Les chauffeurs de taxi sont donc engagés dans le jeu du chat et de la souris avec leurs rivaux. Ils ont tendu un piège aux chauffeurs d’Uber et Careem : il les ont appelés en faisant semblant d’être des clients. Arrivés sur le lieu, les chauffeurs d’Uber ont été capturés par les chauffeurs de taxi et ont été conduits au commissariat de police afin de les obliger à stopper leur activité qu’ils estiment être illégale.

Les chauffeurs de taxi risquent de se retrouver hors jeu.
La révolte des taxieurs gagne en ampleur. Aujourd’hui, en parcourant les rues du Caire, les chauffeurs plaident leur cause. « Il ne faut pas généraliser. S’il y a des chauffeurs de taxi qui ont commis des erreurs, il serait injuste de mettre tous les oeufs dans le même panier ». C’est ainsi que Marwan, 40 ans, débute son discours avec ses clients dans une tentative d’améliorer l’image du chauffeur de taxi. Il rappelle à ces clients l’histoire du chauffeur de taxi qui, l’année passée, s’était jeté sur une bombe pour sauver les piétons et les passagers. « Que devons-nous faire aujourd’hui alors qu’on a passé toute notre vie à faire ce métier ? Ces intrus nous obligent à rester à l’intérieur des quartiers de la capitale et à nous contenter des courts trajets sur des routes mal pavées, ce qui endommage nos véhicules. Quant à eux, ils font de longs trajets sur des routes bien pavées dans les régions du 6 Octobre et d’Al-Tagammoe Al-Khamès ainsi que sur les autoroutes, ce qui est plus rentable ». Et d’ajouter : « Plus tard, les clients vont se rendre compte que les tarifs du taxi blanc sont plus modérés. Il suffit de mentionner que le compteur de ces nouveaux véhicules fait 160 piastres par kilomètre et 370 piastres pendant les heures de pointe. Tandis que celui d’un taxi blanc fait 140 piastres par kilomètre à n’importe quelle heure du jour. D’ailleurs, l’Etat doit modifier l’ancienne tarification du compteur fixée en 2009 et qui ne convient plus au coût élevé de la vie, s’il veut éviter que les chauffeurs de taxi manipulent les compteurs ».

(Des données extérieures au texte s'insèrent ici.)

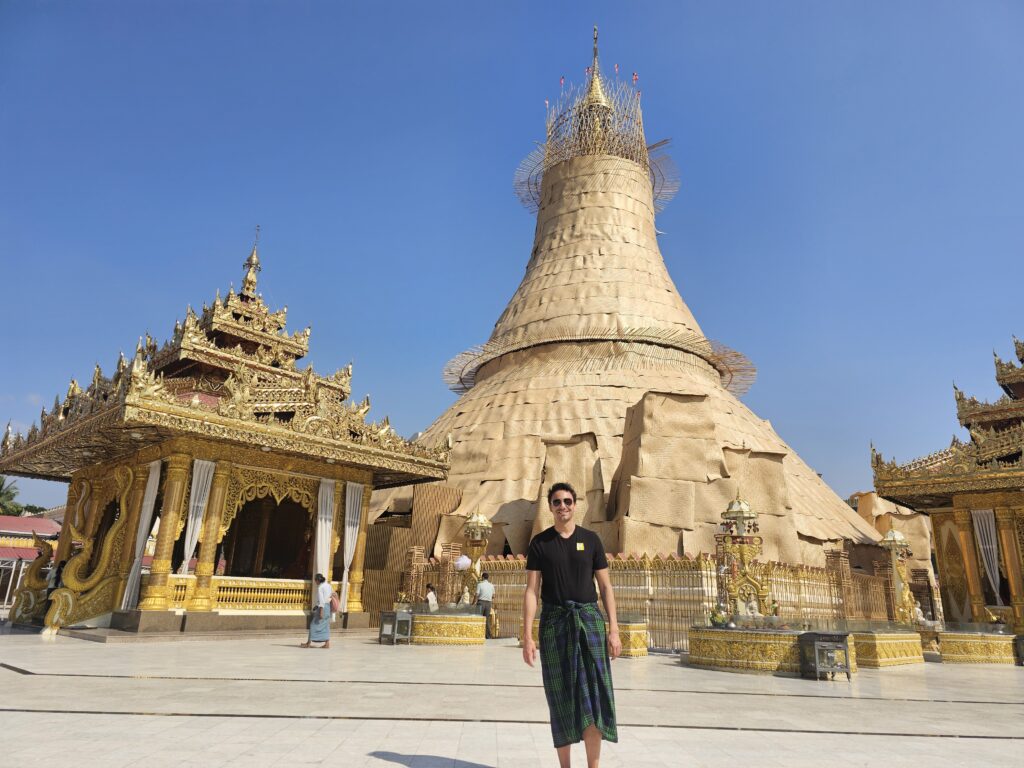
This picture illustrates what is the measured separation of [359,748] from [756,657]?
7513 mm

Wahid, chauffeur de taxi de 25 ans, participe à la campagne lancée par l’association. Avec ses clients, il parle toujours des souffrances de ses collègues. Il raconte qu’un client voulait un jour se rendre du centre-ville à Madinet Nasr, un trajet qui coûte 30 L.E. Pourtant, ce passager est descendu en route lorsqu’il a trouvé que le pont du 6 Octobre est encombré. « Il m’a payé les deux tiers des frais et m’a laissé souffrir dans les embouteillages. Je suis resté bloqué sur le pont pendant 2 heures », raconte-t-il. Il se tait un moment et poursuit : « Pourquoi les citoyens aujourd’hui éprouvent-ils une grande animosité envers le chauffeur de taxi et ne voient-ils pas l’autre face de la monnaie ? », s’interroge Wahid, qui fait le tour des terminus de taxis et des stations d’essence pour faire circuler des imprimés de l’association afin de sensibiliser les chauffeurs de taxi à la nécessité de prendre soin de la propreté de leurs véhicules aussi bien que de leur apparence afin de sauvegarder leur métier.
L’arme de l’Internet

La grève des chauffeurs de taxi en France.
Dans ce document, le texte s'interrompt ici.